*** Opening Information ***

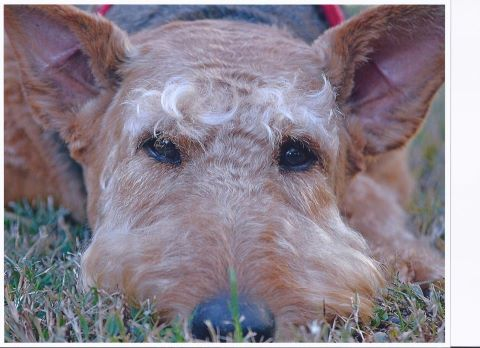 Airedale Rescue Group 2013 Calendar – Available!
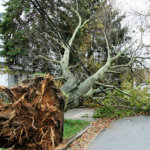 When Wild Winds Blow: Tips and Tools to Prepare You for Hurricane Season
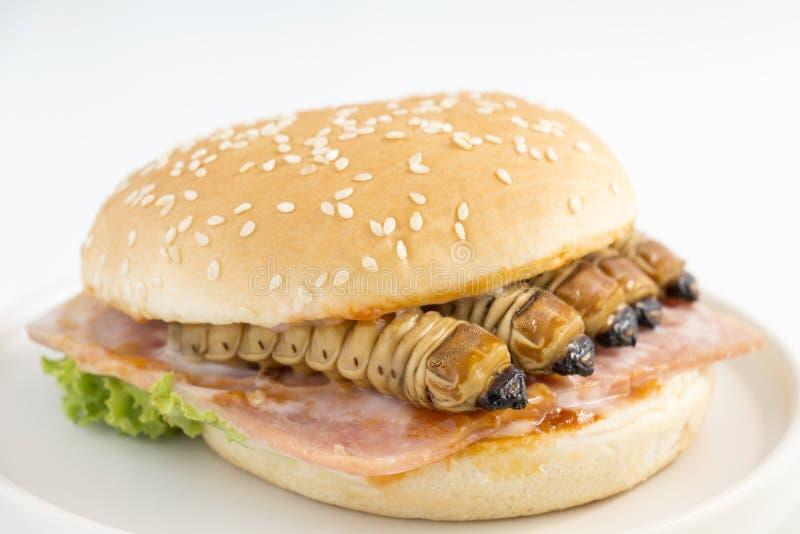 Nahrungsmittelinsekten: Wurmk?fer oder Scarab?us-K?fer f?r das Essen als Nahrungsmittel im Brotburger an gemacht von gekochtem In stockfotografie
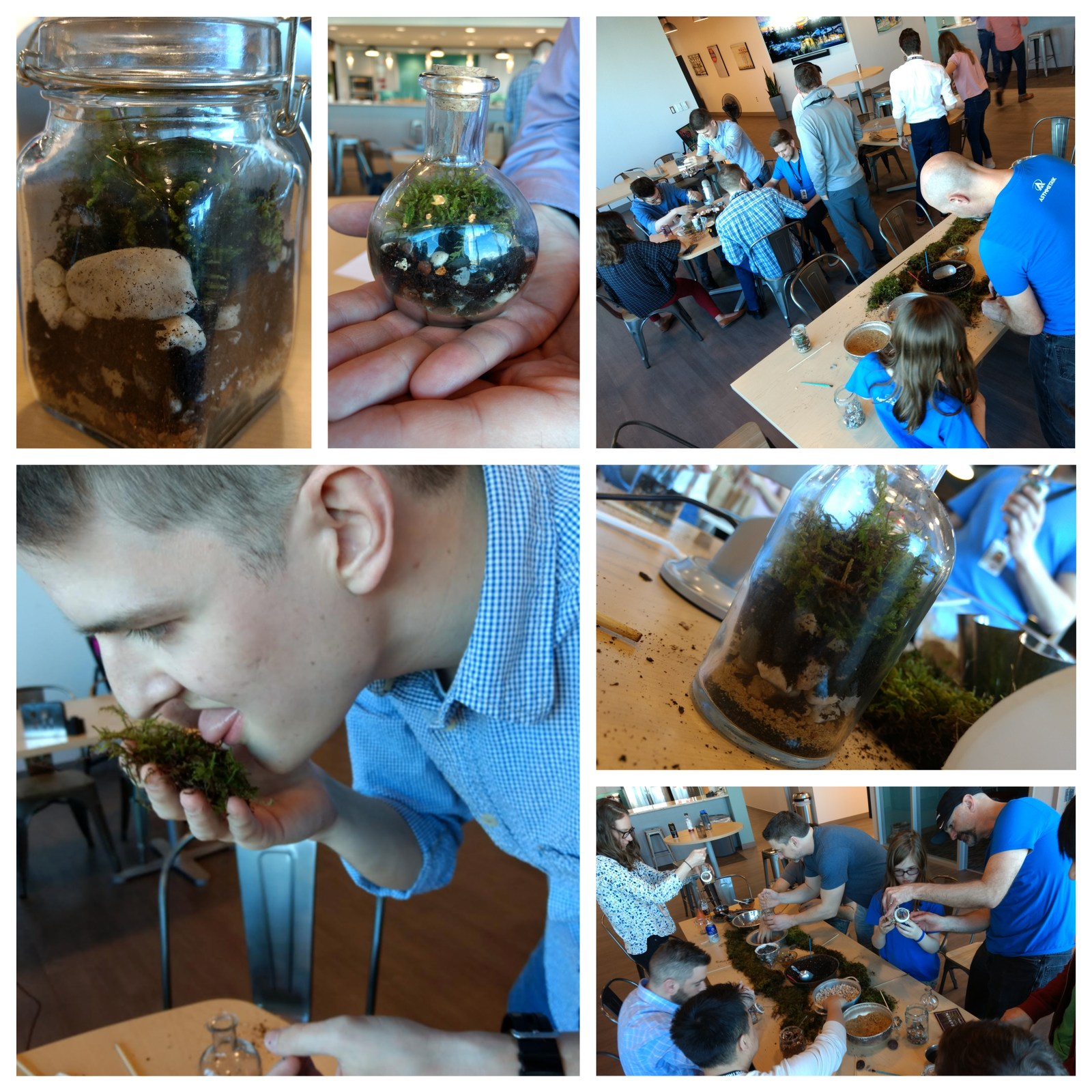 Adults and children making terrarium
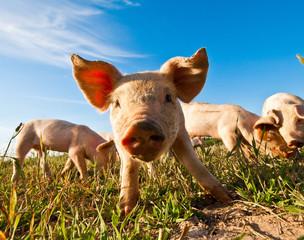 A pig in Dalarna, Sweden
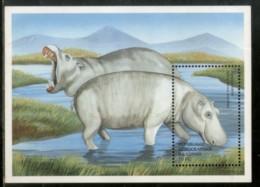 Congo Zaire 2000 Hippopotamus Wildlife Animal Fauna Sc 1515 M/s MNH # 13407 - Democratic Republic Of Congo (1997 - ...)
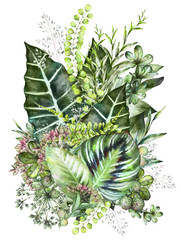 tropical composition. Watercolor illustration isolated on white background. Exotic leaves and herbs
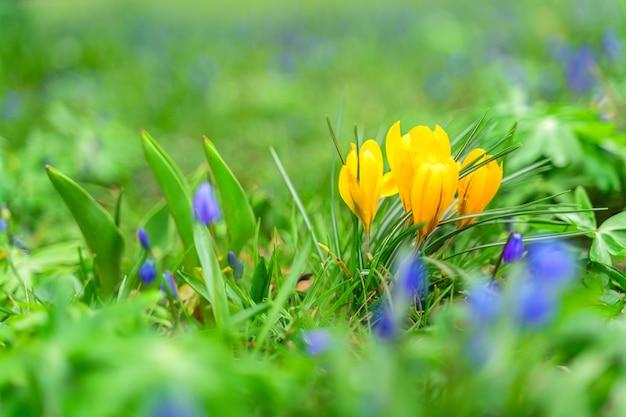 Цветущие крокусы цветы весной.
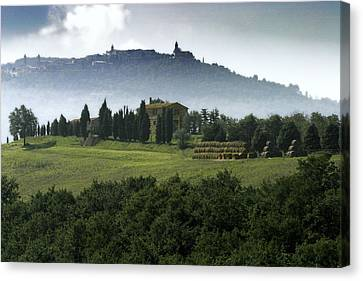 Pastoral Vineyard Canvas Print - Pienza Tuscany by Al Hurley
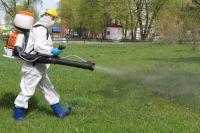 В этом году в Красноярске уже обработали от клещей 445 га территории.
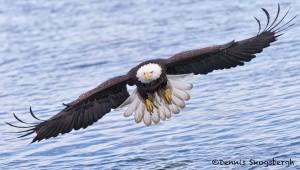 5247 Bald Eagle, Homer, Alaska
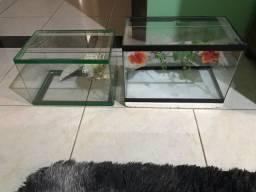 Título do anúncio: Aquario para tartaruga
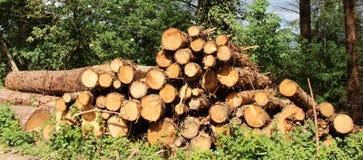 Piles de bois de construction Images libres de droits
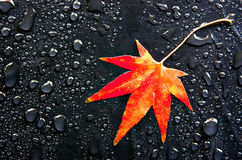 Red Leaf and Drops. A red Japanese Maple leaf among raindrops royalty free stock images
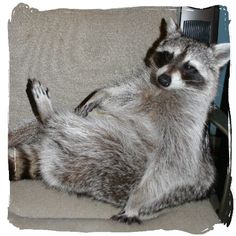 """had a pet raccoon ad a child, """"Racky""""....he chilled out like this and ate grapes"""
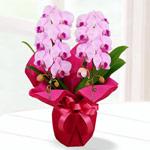 ミディ胡蝶蘭を贈る|母の日プレゼント特集2019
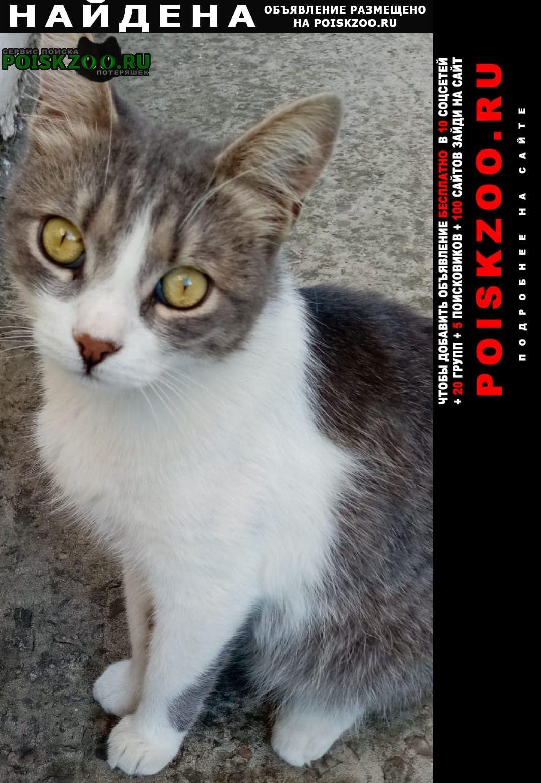Найдена кошка кот Анапа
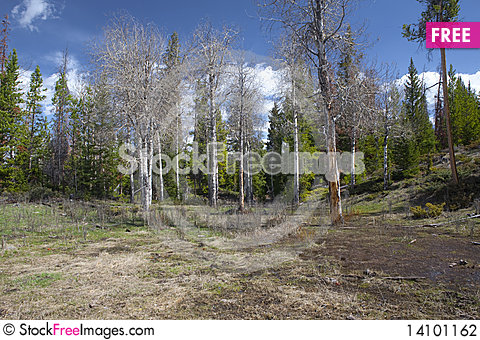 Free Wild Forest Stock Photography - 14101162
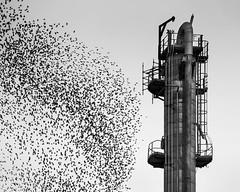 La virata (nicolamarongiu) Tags: biancoenero blackandwihte monocrome monocromo uccelli volare story storni metallo sarroch sardegna italia italy
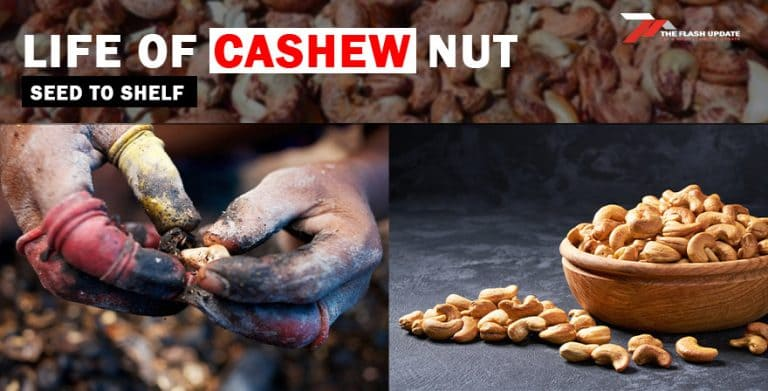 Life cycle of a Cashew Nut, seed to shelf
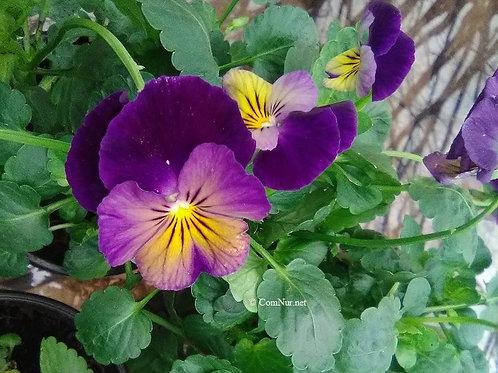 Viola cornuta 'Celestal™ Northern Lights' PP24591 Hardy Viola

*** Closing Information ***

▸ Work order: All lines above starting at the one with "Nahrungsmittelinsekten: Wurmk?fer oder" and ending at the one with "Free Wild Forest", inclusive, are to be printed again exactly, with the pictures left out.

▸ Exercise result:
 Nahrungsmittelinsekten: Wurmk?fer oder Scarab?us-K?fer f?r das Essen als Nahrungsmittel im Brotburger an gemacht von gekochtem In stockfotografie
 Adults and children making terrarium
 A pig in Dalarna, Sweden
 Congo Zaire 2000 Hippopotamus Wildlife Animal Fauna Sc 1515 M/s MNH # 13407 - Democratic Republic Of Congo (1997 - ...)
 tropical composition. Watercolor illustration isolated on white background. Exotic leaves and herbs
 Цветущие крокусы цветы весной.
 Pastoral Vineyard Canvas Print - Pienza Tuscany by Al Hurley
 В этом году в Красноярске уже обработали от клещей 445 га территории.
 5247 Bald Eagle, Homer, Alaska
 Título do anúncio: Aquario para tartaruga
 Piles de bois de construction Images libres de droits
 Red Leaf and Drops. A red Japanese Maple leaf among raindrops royalty free stock images
 """had a pet raccoon ad a child, """"Racky""""....he chilled out like this and ate grapes"""
 ミディ胡蝶蘭を贈る|母の日プレゼント特集2019
Найдена кошка кот Анапа
 Free Wild Forest Stock Photography - 14101162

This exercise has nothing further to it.